Tasks to complete —
1 > Using the excerpt on Chhattisgarh, answer briefly:
(a) What share of the state's exports comes from Bhilai?
(b) What Human Development Index value did the state have as of 2018?
(c) What literacy rate is given for Bastar?
2 > Carry on the excerpt on Chhattisgarh's economy and development from the point where it stops.

Selected excerpt —

Gevra, Dipka, Kusmunda open cast coal mines in Korba, Chhattisgarh are largest in India and biggest men-made structure visible in satellite images of India. Major coal companies are SECL, Adani, Jindal which operates multiple coal mines across north east Chhattisgarh.

Information and technologies 
In recent years, Chhattisgarh is also receiving exposure in information technology (IT) projects and consultancy. Its government is also promoting IT and has set up a body to take care of IT solutions. The body, known as CHiPS, is providing large IT projects such as Choice, Swan, and so forth.

Major companies 
Major companies with a presence in the state include:
 Metal: Bhilai Steel Plant, Jindal Steel and Power, Bharat Aluminium Company
 Oil: Indian Oil Corporation, Hindustan Petroleum Corporation Limited
 Mining: NMDC, South Eastern Coalfields
 Power : NTPC, Lanco Infratech, KSK Energy Ventures, Jindal Power Limited

Exports 
Chhattisgarh's total exports were US$353.3 million in 2009–10. Nearly 75% of exports comes from Bhilai and the remaining from Urla, Bhanpuri, and Sirgitti. The major exports products include steel, handicrafts, handlooms, blended yarn, food and agri-products, iron, aluminium, cement, minerals, and engineering products. CSIDC (Chhattisgarh State Industrial Development Corporation Limited) is the nodal agency of the government of Chhattisgarh for export promotion in the state.

Media 
Mainline print media present in Chhattisgarh are Hari Bhoomi, Dainik Bhaskar, Patrika, Navabharat, and Nai Duniya.

Human Development Indicators

HDI 
As of 2018 Chhattisgarh state had a Human Development Index value of 0.613 (medium), ranks 31st in Indian states & union territories. The national average is 0.647 according to Global Data lab.

Standard of living 
The standard of living in Chhattisgarh is extremely imbalanced. The cities such as Durg, Raipur, Bhilai and Bilaspur have a medium to high standard of living, while the rural and forested areas lack even the basic resources and amenities. For example, Bhilai has a literacy rate of 86%, while Bastar has a literacy rate of 54%.

Raipur, the capital of Chhattisgarh, is one of the fastest developing cities in India. Atal Nagar (Formerly Naya Raipur) is the new planned city that is touted to become the financial hub of the Central Indian region. New world class educational institutions and hospitals have already been established in the city.

Education Index 

Chhattisgarh has an Education Index of 0.526 according to the 2011 NHDR, which is higher than that of the states of Bihar, Jharkhand, Uttar Pradesh, Rajasthan. The Average Literacy rate in Chhattisgarh for Urban regions was 84.05 percent in which males were 90.58% literate while female literacy stood at 73.39%. Total literates in the urban region of Chhattisgarh were 4,370,966.

Records provided —
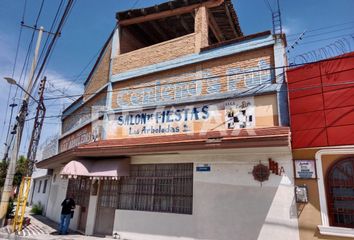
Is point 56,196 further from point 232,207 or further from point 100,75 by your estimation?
point 232,207

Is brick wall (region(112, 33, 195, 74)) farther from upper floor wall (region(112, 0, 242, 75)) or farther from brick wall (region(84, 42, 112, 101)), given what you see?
brick wall (region(84, 42, 112, 101))

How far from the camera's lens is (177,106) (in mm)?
9766

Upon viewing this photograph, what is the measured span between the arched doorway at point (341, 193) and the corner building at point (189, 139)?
92 centimetres

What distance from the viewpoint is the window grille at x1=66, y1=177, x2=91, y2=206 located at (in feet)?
38.8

Numbered answers —
1 >
(a) Nearly 75%
(b) 0.613
(c) 54%

2 >
Among the marginalized groups, STs are at the bottom of the rankings, further emphasizing the lack of social development in the state. Bastar and Dantewada in south Chhattisgarh are the most illiterate districts and the dropout ratio is the highest among all the districts. The reason for this is the extreme poverty in rural areas.

Ramakrishna Mission Asharama Narainpur serves the tribals at the abhjhmad jungle region of Chhattisgarh for their upliftment and education.

As per census 2011, the State has population of 25.5 million and six medical colleges ( five Government and one private) with intake capacity of 700 students and doctor patient ratio of 1:17,000.
Under The NITI Aayog released Health Index report titled, "Healthy States, Progressive India", Chhattisgarh has an index of 52.02 Out of 100, which is better than states such as Madhya Pradesh, Haryana, Rajasthan, Odisha, Bihar, Assam and Uttar Pradesh.

Despite different health-related schemes and programs, the health indicators such as the percentage of women with BMI<18.5, Under Five Mortality Rate and underweight children, are poor. This may be due to the difficulty in accessing the remote areas in the state. The prevalence of female malnutrition in Chhattisgarh is higher than the national average—half of the ST females are malnourished. The performance of SCs is a little better than the corresponding national and state average. The Under Five Mortality Rate among STs is significantly higher than the national average.

Net state domestic product 
Chhattisgarh is one of the emerging states with relatively high growth rates of net state domestic product (NSDP) (8.2% vs. 7.1% All India over 2002–2008) and per capita NSDP (6.2% vs. 5.4% All India over 2002–2008). The growth rates of the said parameters are above the national averages and thus it appears that Chhattisgarh is catching up with other states in this respect. However, the state still has very low levels of per capita income as compared to the other states.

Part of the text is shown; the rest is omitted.